__PROBLEM STATEMENT__
Please answer these questions from the passage on bipolar diagnosis below:
(a) Until what time was the writer awake every night during the inpatient stay?
(b) How did the writer feel much of the time on the first mood stabiliser?
(c) What made that first medication unworkable for the writer?

__PASSAGE SHOWN__
Even after another couple of weeks as an inpatient, no one picked up on the fact that I was both up and down in mood during my stay. I was wide awake until 3am every night, agitated, feeling like a caged animal in my room, because I couldn’t pace the corridors at night like I did in the day, for fear of disturbing others.

When finally I was diagnosed with bipolar, the first mood stabiliser I took was horrible. I felt empty and nauseous much of the time. If I ate, I felt better, but consequently piled on so much weight. People with bipolar are more susceptible to type 2 diabetes, heart disease, stroke and circulatory problems. Mainly because the medications used in bipolar cause weight gain or hunger. In an attempt to keep brain chemistry in order, physical body has to suffer. The straw that broke the camel’s back with that first medication though was the bed wetting. It was unworkable for me. I genuinely felt I had enough to deal with.

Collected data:
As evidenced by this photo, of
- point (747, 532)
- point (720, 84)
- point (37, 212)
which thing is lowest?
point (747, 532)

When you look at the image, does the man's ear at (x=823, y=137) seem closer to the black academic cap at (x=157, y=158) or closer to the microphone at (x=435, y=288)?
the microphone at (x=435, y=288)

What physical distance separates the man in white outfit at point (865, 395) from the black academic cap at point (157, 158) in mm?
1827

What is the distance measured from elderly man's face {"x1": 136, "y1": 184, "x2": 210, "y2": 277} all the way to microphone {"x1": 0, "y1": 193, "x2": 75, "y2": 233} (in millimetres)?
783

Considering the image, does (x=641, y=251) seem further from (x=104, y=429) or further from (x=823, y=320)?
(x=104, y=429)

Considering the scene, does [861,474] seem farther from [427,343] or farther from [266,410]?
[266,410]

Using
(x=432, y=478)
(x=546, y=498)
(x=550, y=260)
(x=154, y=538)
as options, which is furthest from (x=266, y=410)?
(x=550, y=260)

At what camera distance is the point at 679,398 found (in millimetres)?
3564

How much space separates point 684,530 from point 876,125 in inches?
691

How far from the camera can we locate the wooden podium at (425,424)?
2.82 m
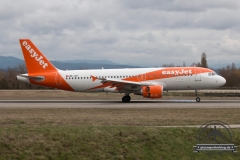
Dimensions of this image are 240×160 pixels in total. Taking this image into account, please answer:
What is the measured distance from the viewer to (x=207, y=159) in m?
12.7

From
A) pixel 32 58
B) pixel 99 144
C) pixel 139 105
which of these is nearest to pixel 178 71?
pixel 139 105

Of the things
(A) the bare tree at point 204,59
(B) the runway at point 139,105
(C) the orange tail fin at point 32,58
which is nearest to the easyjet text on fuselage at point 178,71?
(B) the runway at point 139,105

==

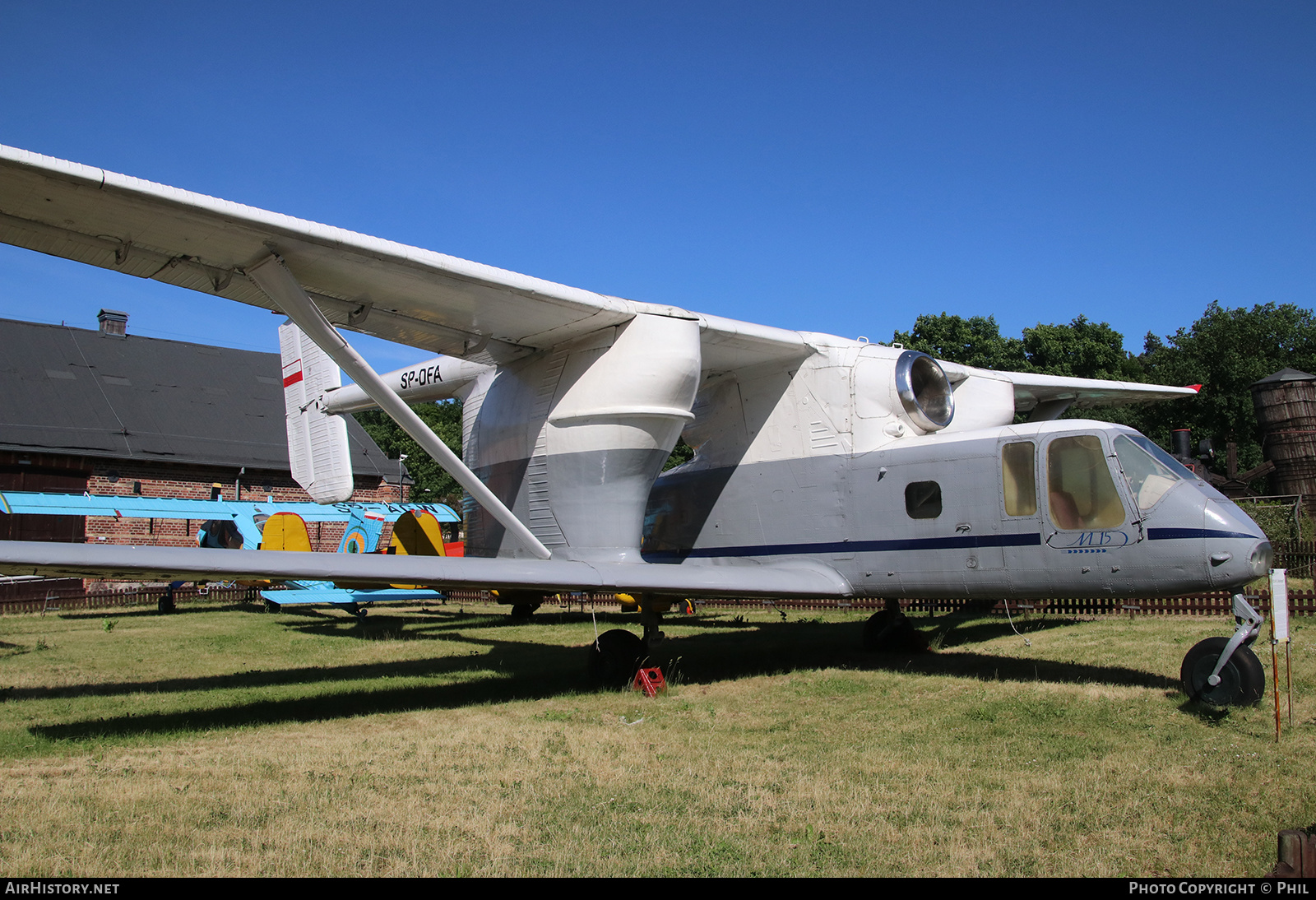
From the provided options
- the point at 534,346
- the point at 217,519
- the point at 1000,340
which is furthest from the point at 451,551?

==

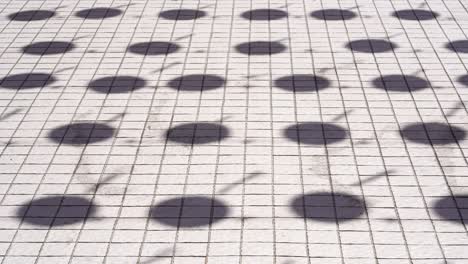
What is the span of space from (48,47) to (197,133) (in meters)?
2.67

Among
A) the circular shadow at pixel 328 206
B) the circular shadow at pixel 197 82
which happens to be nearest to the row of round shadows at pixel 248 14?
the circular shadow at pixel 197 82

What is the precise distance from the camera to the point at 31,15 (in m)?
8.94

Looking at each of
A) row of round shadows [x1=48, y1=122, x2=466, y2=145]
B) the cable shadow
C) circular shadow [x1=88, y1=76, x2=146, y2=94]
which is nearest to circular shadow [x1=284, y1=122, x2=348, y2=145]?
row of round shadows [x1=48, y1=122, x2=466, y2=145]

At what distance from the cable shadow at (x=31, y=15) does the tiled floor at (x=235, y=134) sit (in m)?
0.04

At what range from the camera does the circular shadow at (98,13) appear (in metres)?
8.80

__EXERCISE RESPONSE__
(a) Until 3am.
(b) Empty and nauseous.
(c) The bed wetting.